- Course of Kunderu

Location
- Country: India
- State: Andhra Pradesh

Physical characteristics
- Mouth: Penna River
- Length: 215 km (134 mi)

Basin features
- • left: Vekkileru, Paleru Vanka, Galeru, Maddula Eru, Paleru.
- • right: Pala Vaagu, Erra Vaagu, Tigaleru, Jurreru

= Kundu River =

River in India

The Kundu River also known as Kunderu, Kumudvathi is a tributary of the Penna River in the Rayalaseema region of Andhra Pradesh, India. Originating as a spring near the village of Uppalapadu in Orvakal Mandal of Kurnool District, it flows through Nandyal district and goes through many changes before merging with the Penna at Kamalapuram of Kadapa District. It is known for frequent floods that bring heavy damage to the Nandyal and Koilkuntla areas, and hence it is popularly called the "Sorrow of Nandyal." But nowadays Nandyal town became a big town with huge population so that the drainage water is discharged to the Kundu river without prior treatment. Industrialists focused their vision at more and more profits and they polluted the river to the maximum extent. The villagers who are living at down flow of the river from Nandyala are suffering with different skin diseases. The pollution impacts even animals health too. In ancient times this river was known as the Kumudvathi. There is a saying in Rayalaseema that whoever drinks the water of the Kundu will gain enormous courage to face enemies. The valley of the Kundu is known as Renadu and is symbolic of the term "Renati Pourusham."

==Passage==
The Kundu River drains around 6000 acre in its flood plains, consisting of 41 villages. It covers 6 assembly constituencies in Kurnool and Kadapa districts. Many streams and brooks, including the Galeru, Paaleru, Nippuvaagu and Sankalavaagu, are the main sources of flood water. Galeru and Paaleru in particular bring heavy flood water from the Nallamala hills. The Kundu is ferocious in the rainy season, particularly during cyclones.

==Floods==
The villages and the Nandyal town located close to the Kundu River are affected by frequent floods, incurring heavy losses to properties and farmlands. The farmers in this belt are not guaranteed crops until harvested, as no one can predict the precise arrival of floods. From July to December there are several instances of flooding on this river.
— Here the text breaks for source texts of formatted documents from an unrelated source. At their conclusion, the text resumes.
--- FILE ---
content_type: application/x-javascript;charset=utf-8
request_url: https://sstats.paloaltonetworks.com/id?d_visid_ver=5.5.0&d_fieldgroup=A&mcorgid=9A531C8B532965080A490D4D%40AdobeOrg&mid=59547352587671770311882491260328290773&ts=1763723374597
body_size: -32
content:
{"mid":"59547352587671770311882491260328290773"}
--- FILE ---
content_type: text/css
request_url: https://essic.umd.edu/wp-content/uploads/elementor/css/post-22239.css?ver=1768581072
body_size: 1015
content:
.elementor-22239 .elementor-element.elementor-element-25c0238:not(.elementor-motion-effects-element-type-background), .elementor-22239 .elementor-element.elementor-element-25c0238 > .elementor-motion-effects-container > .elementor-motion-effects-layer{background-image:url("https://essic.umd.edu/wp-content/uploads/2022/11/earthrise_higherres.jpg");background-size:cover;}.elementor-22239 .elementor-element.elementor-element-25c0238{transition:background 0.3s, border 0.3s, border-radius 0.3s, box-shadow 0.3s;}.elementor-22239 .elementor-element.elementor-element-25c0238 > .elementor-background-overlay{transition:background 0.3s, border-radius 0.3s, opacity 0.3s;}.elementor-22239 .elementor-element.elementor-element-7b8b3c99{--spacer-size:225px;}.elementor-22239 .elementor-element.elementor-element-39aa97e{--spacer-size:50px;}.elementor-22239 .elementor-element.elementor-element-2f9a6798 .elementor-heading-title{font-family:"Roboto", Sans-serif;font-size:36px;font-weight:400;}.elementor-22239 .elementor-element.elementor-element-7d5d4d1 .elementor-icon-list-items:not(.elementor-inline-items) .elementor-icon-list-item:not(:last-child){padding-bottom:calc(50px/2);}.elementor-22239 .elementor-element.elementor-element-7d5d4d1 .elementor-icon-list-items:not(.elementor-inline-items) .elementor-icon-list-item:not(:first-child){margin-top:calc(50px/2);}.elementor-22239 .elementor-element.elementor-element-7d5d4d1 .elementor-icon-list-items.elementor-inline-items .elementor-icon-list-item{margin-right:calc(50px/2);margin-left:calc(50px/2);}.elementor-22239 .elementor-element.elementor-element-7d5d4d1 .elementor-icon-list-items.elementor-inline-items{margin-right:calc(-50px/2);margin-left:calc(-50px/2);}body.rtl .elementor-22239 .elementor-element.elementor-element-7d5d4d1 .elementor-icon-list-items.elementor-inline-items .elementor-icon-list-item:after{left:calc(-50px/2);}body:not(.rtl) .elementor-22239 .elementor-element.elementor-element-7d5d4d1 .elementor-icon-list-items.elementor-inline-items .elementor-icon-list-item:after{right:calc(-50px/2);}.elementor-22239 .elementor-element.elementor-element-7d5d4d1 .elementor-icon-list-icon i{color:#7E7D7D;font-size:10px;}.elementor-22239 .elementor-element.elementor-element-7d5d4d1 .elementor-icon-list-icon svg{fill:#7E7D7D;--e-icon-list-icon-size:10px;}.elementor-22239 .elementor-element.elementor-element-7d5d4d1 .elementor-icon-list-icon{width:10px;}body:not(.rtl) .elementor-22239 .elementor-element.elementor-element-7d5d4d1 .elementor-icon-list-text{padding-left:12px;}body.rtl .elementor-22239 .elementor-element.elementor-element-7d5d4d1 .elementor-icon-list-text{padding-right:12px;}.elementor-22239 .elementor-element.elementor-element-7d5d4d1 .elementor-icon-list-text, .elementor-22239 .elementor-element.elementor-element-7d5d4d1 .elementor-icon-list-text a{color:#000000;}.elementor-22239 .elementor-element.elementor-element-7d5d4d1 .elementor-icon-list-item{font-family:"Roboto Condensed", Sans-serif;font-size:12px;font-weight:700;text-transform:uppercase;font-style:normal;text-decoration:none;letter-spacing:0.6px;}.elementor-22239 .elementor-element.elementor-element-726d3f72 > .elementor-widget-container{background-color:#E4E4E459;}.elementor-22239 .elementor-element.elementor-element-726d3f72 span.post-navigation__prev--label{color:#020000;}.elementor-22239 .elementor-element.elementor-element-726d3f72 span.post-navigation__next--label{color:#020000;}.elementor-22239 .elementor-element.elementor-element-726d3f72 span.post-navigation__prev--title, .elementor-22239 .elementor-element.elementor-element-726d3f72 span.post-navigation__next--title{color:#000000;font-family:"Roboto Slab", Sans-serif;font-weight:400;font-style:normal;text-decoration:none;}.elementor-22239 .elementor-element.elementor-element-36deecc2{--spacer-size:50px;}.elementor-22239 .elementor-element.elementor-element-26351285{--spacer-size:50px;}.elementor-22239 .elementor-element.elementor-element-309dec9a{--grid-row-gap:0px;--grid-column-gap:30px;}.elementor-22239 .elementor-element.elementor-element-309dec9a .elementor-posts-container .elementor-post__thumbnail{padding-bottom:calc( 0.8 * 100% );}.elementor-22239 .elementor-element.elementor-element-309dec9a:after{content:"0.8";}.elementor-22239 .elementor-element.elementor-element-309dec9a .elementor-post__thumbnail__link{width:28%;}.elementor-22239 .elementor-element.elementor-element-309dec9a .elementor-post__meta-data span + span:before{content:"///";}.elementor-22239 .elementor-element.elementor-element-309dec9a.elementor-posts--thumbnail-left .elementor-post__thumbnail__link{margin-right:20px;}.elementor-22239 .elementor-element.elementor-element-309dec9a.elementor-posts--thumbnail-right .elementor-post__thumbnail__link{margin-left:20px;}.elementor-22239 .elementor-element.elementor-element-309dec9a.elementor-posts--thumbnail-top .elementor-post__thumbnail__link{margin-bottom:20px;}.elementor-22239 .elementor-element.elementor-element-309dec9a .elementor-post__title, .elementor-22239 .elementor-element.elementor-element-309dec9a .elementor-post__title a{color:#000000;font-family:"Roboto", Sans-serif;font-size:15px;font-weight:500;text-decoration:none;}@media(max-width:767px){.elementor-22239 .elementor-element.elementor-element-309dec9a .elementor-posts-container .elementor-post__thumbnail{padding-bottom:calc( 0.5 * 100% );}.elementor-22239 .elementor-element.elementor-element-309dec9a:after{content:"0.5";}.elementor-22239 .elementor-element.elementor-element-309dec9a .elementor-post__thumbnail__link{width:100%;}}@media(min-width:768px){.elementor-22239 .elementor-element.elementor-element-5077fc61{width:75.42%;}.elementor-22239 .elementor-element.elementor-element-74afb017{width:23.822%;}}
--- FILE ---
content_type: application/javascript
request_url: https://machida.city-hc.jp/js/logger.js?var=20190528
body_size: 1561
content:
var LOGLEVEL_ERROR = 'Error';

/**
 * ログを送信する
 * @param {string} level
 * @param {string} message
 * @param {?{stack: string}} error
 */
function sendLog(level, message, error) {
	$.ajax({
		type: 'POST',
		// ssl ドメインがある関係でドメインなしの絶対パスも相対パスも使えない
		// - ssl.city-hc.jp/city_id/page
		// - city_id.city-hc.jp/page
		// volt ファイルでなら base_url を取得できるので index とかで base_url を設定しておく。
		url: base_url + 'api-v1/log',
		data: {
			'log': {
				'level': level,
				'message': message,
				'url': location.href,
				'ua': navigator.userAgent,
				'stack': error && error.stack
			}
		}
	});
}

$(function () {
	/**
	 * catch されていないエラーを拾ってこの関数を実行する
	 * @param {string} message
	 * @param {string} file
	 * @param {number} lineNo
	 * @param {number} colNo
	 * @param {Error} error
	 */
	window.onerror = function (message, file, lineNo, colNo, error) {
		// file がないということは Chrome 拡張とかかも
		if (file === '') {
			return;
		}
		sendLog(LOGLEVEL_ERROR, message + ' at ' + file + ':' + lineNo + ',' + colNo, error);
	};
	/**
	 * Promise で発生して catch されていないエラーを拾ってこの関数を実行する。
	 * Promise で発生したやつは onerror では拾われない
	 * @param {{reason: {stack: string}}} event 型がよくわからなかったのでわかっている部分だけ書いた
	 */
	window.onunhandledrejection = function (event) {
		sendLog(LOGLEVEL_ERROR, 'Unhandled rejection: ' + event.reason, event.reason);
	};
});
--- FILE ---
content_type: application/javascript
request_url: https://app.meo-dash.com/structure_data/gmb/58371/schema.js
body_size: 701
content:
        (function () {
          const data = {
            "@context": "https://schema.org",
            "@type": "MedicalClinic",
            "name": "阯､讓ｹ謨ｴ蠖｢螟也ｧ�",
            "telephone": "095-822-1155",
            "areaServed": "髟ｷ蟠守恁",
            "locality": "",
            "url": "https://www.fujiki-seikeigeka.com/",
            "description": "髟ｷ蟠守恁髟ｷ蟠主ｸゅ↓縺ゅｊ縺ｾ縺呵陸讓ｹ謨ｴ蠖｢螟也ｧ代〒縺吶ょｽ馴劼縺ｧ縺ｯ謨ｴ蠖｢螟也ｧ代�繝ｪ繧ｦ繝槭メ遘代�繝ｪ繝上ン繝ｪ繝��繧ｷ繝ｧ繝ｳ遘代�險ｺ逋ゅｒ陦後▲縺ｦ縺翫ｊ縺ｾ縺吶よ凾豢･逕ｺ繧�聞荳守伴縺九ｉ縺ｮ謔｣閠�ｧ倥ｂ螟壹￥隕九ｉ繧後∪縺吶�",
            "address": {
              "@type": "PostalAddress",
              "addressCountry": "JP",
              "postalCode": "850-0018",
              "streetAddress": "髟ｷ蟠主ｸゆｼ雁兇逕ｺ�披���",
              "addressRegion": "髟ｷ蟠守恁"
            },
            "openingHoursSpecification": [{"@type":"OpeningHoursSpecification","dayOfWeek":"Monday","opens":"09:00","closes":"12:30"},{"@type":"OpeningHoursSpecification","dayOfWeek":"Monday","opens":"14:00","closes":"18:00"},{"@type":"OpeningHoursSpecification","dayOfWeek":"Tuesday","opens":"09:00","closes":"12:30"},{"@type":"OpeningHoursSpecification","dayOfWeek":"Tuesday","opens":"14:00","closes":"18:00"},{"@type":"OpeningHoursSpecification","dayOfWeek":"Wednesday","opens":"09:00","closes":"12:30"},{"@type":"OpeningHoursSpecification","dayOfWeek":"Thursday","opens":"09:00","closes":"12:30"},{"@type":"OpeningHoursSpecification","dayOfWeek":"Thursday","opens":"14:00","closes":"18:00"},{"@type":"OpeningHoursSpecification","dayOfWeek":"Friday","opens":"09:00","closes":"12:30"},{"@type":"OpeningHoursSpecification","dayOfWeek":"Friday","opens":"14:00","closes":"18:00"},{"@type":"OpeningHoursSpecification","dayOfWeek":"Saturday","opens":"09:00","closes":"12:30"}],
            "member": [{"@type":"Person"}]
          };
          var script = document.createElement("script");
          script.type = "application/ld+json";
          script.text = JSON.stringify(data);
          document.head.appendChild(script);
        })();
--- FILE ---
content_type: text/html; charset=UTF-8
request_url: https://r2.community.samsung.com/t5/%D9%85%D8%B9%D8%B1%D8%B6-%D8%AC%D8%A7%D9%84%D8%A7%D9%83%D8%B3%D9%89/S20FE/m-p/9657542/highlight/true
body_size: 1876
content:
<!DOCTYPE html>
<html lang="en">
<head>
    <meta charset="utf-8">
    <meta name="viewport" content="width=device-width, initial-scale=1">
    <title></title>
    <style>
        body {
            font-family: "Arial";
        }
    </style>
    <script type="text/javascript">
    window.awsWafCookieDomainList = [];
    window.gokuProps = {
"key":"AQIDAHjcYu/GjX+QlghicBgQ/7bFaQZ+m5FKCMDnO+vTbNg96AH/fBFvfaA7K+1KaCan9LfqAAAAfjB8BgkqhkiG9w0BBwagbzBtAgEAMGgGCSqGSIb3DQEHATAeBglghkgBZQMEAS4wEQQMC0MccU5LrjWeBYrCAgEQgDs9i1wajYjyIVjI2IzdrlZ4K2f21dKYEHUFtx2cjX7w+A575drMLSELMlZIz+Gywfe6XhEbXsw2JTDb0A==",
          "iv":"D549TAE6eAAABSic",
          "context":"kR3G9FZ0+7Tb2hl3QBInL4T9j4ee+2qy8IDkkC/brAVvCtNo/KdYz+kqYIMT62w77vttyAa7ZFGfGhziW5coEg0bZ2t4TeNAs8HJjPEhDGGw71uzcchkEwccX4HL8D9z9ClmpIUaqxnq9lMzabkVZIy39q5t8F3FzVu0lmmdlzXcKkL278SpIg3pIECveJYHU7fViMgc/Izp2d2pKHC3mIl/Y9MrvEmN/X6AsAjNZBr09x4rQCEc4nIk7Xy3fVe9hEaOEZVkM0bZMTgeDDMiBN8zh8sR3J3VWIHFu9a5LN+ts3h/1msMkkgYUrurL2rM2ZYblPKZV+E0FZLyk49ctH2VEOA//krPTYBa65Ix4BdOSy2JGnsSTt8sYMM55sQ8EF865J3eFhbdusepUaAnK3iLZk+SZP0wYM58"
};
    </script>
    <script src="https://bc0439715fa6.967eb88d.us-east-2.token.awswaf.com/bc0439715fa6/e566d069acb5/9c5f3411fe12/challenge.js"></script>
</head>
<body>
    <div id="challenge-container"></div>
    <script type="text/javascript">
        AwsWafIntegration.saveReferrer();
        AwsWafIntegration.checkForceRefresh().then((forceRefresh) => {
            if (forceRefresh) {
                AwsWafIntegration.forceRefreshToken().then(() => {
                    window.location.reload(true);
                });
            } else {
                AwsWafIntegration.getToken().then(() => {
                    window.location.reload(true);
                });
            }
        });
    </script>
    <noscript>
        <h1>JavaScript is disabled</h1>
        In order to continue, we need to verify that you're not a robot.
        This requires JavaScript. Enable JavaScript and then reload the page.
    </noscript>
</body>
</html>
In 1994 floods incurred around ₨.60 crores of loss. On 20 August 2000, around midnight, the people of Nandyal were inundated with flood water. Almost everyone in the town experienced some loss of property, and 10 people died. In the much-publicised Kurnool floods of 2009, Nandyal was cut off from civilisation for 5 days as the flooded Kundu encircled the entire town.

===Protests===
The people of Nandyal and the farmers of Kundu plains took to protest to highlight the problem. There has been a widespread demand to construct a protective wall along the passage of Kundu at the outskirts of Nandyal. Ex-MLA of Koilkuntla Late Karra Subba Reddy and retired chief engineer B.V. Reddy suggested some solutions to the government, but in vain. Kundu Porata Samithi, under the leadership of Kamini Venugopala Reddy, have been demanding to construct check dams and storage reservoirs across the rivulets wherever possible. But the technicality of this proposal is yet to be surveyed and certified by the engineers. The well-known engineer Dr. Sri Rami Reddy submitted a permanent formula citing solutions to prevent floods and to use the water effectively for the entire region of Rayalaseema. His formula also had some suggestions regarding the Kundu River. A peculiar characteristic of Kundu Valley is that there is no underground drinking water up to 10 km on each side of the river bank. If a bore well is dug within these limits, water containing high fluoride and sulphates may come out of the wells.

The flood waters diverted from Krishna River from Srisailam reservoir has to reach main Penna River via Kundu river valley only. As the Kundu River plains is prone to flooding at high water discharge, it has become a limiting factor for diverting the Krishna river flood waters to water starved Penna River via Pothireddipadu head regulator.